I know, you want to know about the sex part. Bear with me here, because for some reason I have never been able to get my arms around the whole glandular thing, which is both complicated and not as interesting to me as say, electricity. Anyway, one of the most dramatic papers at the conference, according to LWJ, was given by a lady doc from Mass General or some similarly prestigious place, and argued that endocrinologists should just stop giving androgen therapy to post-menopausal women. (I apologize in a blanket manner for all phonetic spellings.) According to the presenter, there simply was not enough good data to support any reasonable conclusions about what the therapeutic results and side effects of such therapy are. This was a very controversial proposal to make, because androgen therapy is the major tool endorcrinologists have to treat reduced sex drive in post-menopausal women, and any other woman, for that matter. Apparently, some 40 percent of women complain of this condition, presumably even more for PM women. Discussion and some outrage, of a decorous endocrinological sort, ensued. The thing that seemed really interesting to me was the remark reported to me, made by one male doctor, who said something like, "look, post-menopausal women play different roles in today's society and our job is to help them fill that role." I would have had no idea what that meant, but apparently every MD there knew what he meant was, it is simply no longer the case that older women are content with not wanting to be sexually active, and it is doctors' job to help them out with that.

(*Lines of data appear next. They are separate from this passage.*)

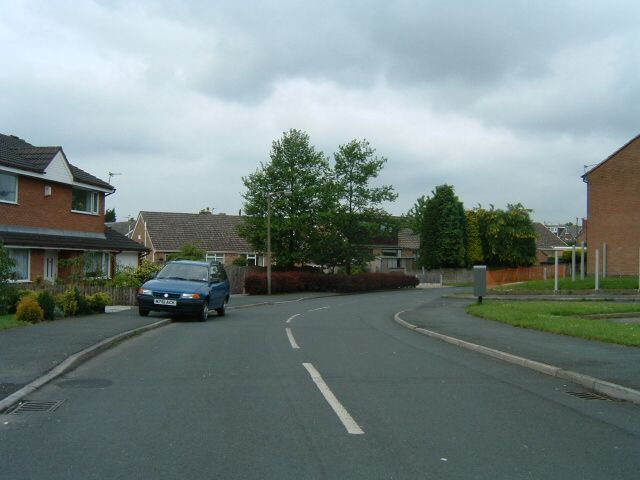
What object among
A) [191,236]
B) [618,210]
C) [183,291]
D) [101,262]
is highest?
[618,210]

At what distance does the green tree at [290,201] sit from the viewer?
1813 inches

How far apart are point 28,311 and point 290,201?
102ft

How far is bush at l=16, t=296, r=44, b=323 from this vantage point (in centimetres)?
1605

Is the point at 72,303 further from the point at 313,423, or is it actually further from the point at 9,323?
the point at 313,423

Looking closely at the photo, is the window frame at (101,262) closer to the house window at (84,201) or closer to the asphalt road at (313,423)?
the house window at (84,201)

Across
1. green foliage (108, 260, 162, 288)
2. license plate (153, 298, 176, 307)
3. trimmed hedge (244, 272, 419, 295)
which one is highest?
green foliage (108, 260, 162, 288)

This led me to think about how very profound that changes have been in even the past dozen years or so regarding sexual behavior. You could almost call it a second sexual revolution, led by the same people who led the first. Both have a lot to do with medical technology. The Pill was one thing, Viagra is another. And now it seems there must be a lot of pressure on drug companies and doctors, to do something similar for women--come up with technology that will extend a satisfying sex life further into one's, ah, mature years.

I am as brainwashed as the next person to think of this the way Ely Lilly et al want me too. I watch the Cialis commercials and think, yes, I want to be good to go, or whatever the slogan is. Old people should be riding horses, shopping for antiques, walking on beaches, and having sex, just like the rest of us, except I can't really afford most of what they are doing on the commercials. But more objectively, one wonders about what effect, socially and economically, it will have to have so much time and energy invested in making sure the over 50 set is getting it on them. I wonder how much of this is driven by the priorities of an overly sexualized society, which is that way, I think, because sex is such good business. We already spend vastly more on keeping old people alive than we do on keeping children healthy, I would bet. It won't be long, before we are spending more on making sure 70 year olds can have great sex, than we are on health for kids. I'm not calling for some new government program or tax. That might be fine for Canada, where there is so much less sex anyway. But not here. All I'm saying now is, it's a strange world, and getting stranger. And yes, I plan to be entirely hypocritical in this respect. When the time comes, and may I live that long, I will be all over the best technology has to offer. Who am I stand in the way of history, and it's also the perfect way to end a nice day of antiquing.